◆ Text to read
☆ ☆ ☆ ☆ ☆

Landlocked Malawi is recovering from a series of shocks including its worst-ever outbreak of cholera, a deadly cyclone, high inflation and a shortage of foreign currency caused by the rising cost of imports.
Read More: Dollar Shortage Spurs 44% Devaluation in Malawi’s Currency
Malawi is one of the world’s least-developed countries. It previously relied on donors to fund about 40% of its budget before they halted payments after a state corruption scandal dubbed “Cashgate” was exposed in 2013.
The country has also been seeking to restructure as much as $1 billion of external debt to qualify for funding from the IMF.
“Successful external debt restructuring is vital as there is no reasonable mix of adjustment and financing alone that can deliver macroeconomic stability,” IMF First Deputy Managing Director Gita Gopinath said in the statement.
The facility will unlock direct budgetary support from other international partners after a 10-year hiatus due to graft, President Lazarus Chakwera said Wednesday night in a televised address. Malawi will have to make “painful adjustments” in spending to prioritize productive areas, he said.

☆ ☆ ☆ ☆ ☆

◆ Supplied data
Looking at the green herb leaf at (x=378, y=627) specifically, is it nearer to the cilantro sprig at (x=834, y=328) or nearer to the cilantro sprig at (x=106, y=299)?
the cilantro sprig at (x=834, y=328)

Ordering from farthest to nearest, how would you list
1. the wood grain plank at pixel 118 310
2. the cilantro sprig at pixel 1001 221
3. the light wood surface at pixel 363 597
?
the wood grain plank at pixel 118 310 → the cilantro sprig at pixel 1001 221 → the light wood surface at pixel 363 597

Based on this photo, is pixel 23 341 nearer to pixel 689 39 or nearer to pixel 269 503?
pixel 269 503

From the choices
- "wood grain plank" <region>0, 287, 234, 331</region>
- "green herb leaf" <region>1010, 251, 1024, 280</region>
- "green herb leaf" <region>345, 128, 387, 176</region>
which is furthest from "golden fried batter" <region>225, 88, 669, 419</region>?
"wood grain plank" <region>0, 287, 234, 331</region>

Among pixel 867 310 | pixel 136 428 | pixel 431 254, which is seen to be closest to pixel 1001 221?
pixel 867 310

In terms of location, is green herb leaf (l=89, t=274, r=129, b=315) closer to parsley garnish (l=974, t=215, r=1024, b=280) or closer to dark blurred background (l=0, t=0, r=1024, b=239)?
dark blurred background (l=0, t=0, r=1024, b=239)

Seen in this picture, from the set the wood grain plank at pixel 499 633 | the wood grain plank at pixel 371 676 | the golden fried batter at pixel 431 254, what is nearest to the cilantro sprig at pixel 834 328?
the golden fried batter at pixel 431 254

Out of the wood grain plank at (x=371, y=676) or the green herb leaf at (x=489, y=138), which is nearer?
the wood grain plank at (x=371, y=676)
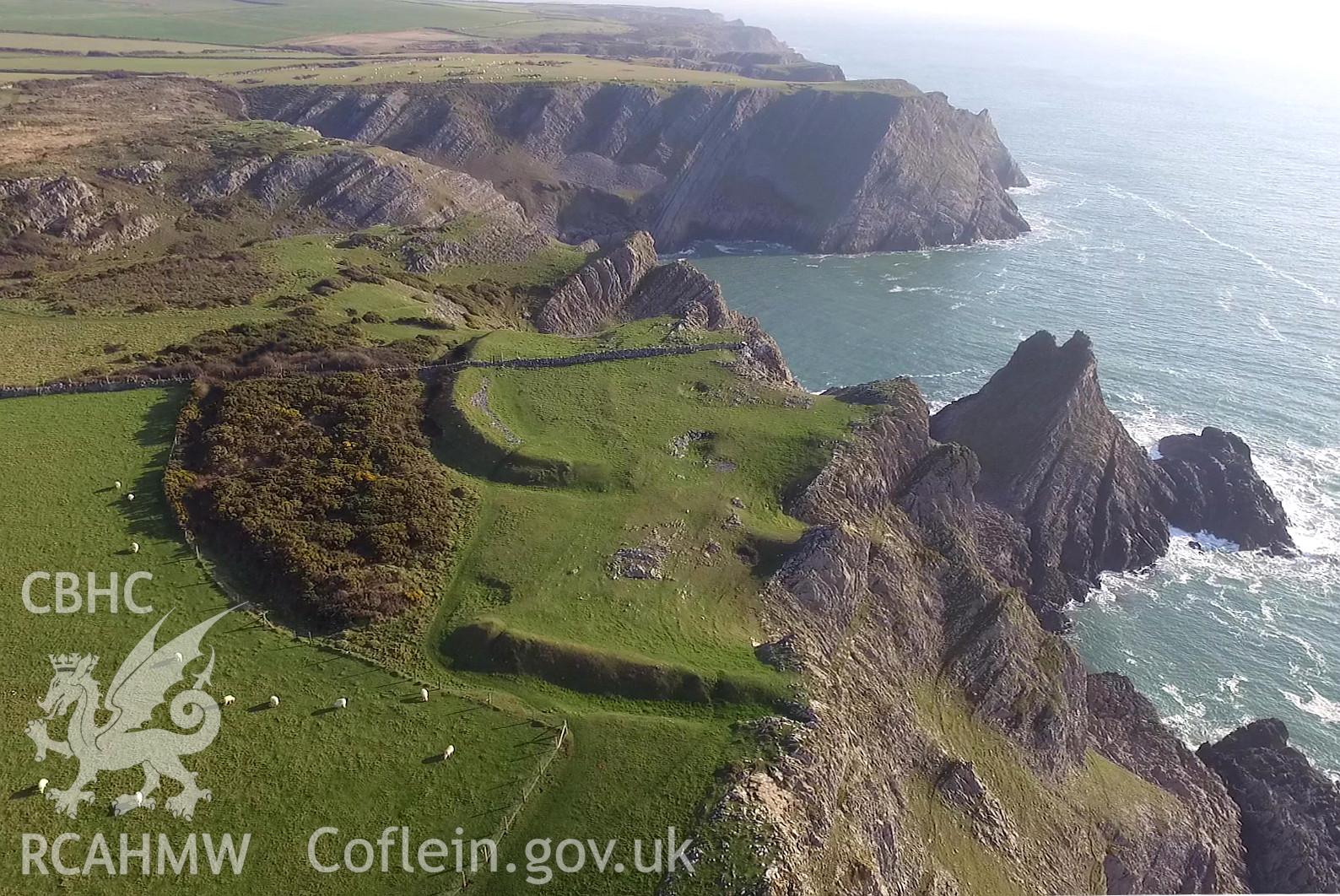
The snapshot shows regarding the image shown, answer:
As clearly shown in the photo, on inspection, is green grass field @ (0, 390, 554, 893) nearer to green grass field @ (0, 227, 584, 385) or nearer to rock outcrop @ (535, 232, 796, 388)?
green grass field @ (0, 227, 584, 385)

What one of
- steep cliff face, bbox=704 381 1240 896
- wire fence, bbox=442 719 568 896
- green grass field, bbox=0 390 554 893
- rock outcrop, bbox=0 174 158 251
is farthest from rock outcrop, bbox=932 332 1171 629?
rock outcrop, bbox=0 174 158 251

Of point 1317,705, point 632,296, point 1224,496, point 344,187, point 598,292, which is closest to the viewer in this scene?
point 1317,705

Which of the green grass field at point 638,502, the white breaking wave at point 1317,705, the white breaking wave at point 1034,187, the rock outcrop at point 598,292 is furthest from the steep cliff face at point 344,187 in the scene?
the white breaking wave at point 1034,187

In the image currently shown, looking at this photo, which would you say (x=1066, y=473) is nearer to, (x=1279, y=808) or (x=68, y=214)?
(x=1279, y=808)

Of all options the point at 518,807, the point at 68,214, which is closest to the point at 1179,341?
the point at 518,807

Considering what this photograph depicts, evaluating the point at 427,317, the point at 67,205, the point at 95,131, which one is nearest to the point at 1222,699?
the point at 427,317

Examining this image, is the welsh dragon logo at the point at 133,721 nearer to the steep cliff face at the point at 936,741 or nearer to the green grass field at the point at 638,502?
the green grass field at the point at 638,502

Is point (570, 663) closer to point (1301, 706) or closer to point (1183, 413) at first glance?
point (1301, 706)
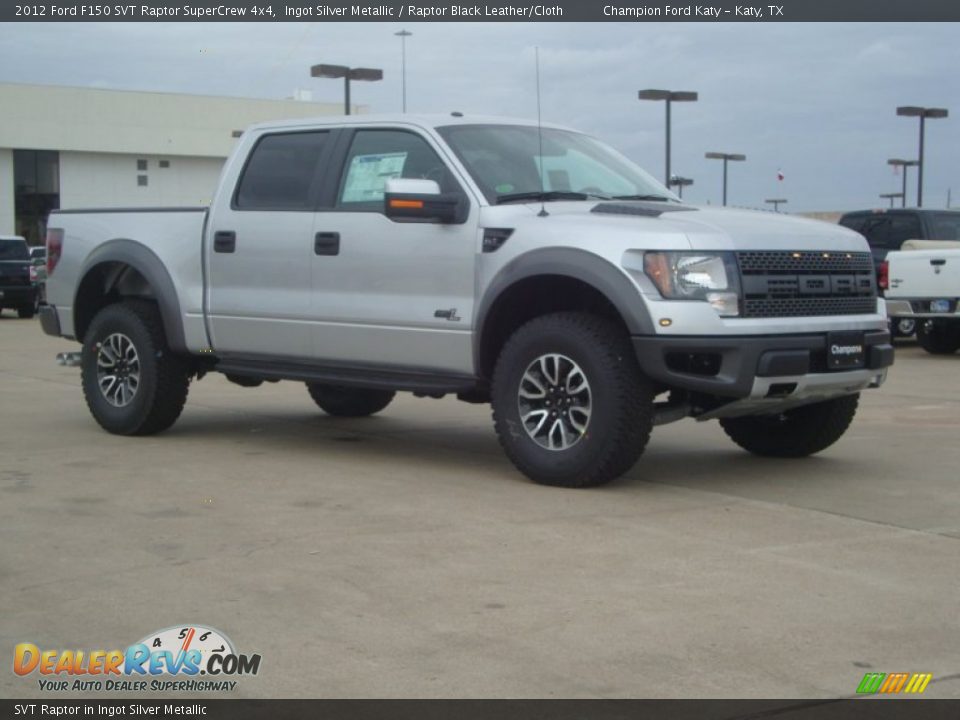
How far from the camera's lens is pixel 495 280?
285 inches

☆ ☆ ☆ ☆ ☆

◆ Goals
A) Answer these questions from the Malawi news text, one line each:
(i) About what share of Malawi's budget did donors fund before they halted payments?
(ii) In what year was the "Cashgate" scandal exposed?
(iii) How much external debt has Malawi been seeking to restructure?
B) Using the Malawi news text, explain in one to three sentences why Malawi has been trying to restructure its external debt and why the IMF calls that restructuring vital.
C) Pick up the Malawi news text after its final sentence and keep writing it.

◆ Solved problems
A)
(i) About 40%.
(ii) 2013.
(iii) As much as $1 billion.

B) Malawi has been seeking to restructure as much as $1 billion of external debt so that it can qualify for IMF funding. The IMF's Gita Gopinath called it vital because no reasonable mix of adjustment and financing alone can deliver macroeconomic stability.

C)
“This has come at a painful cost of enacting reforms in the management of our economy, our financial institutions, and our historic debt,” Chakwera said. “I know that all of you are feeling the agony of the painful corrections we have had to make in order to give our economy a fresh start.”
Chakwera canceled his foreign travel plans to the end of the fiscal year and ordered members of his cabinet currently abroad on public-funded trips to return. The president also directed the finance minister in a mid-year budget review due tomorrow to make provisions to cushion small businesses and make “reasonable” wage increases for government workers.
“I have also directed him to review the Pay As You Earn income tax and incorporate a reduced percentage in the new budget he presents to parliament in a few months so that workers whose incomes have lost value in the devaluation are helped with a lower tax burden,” the president said.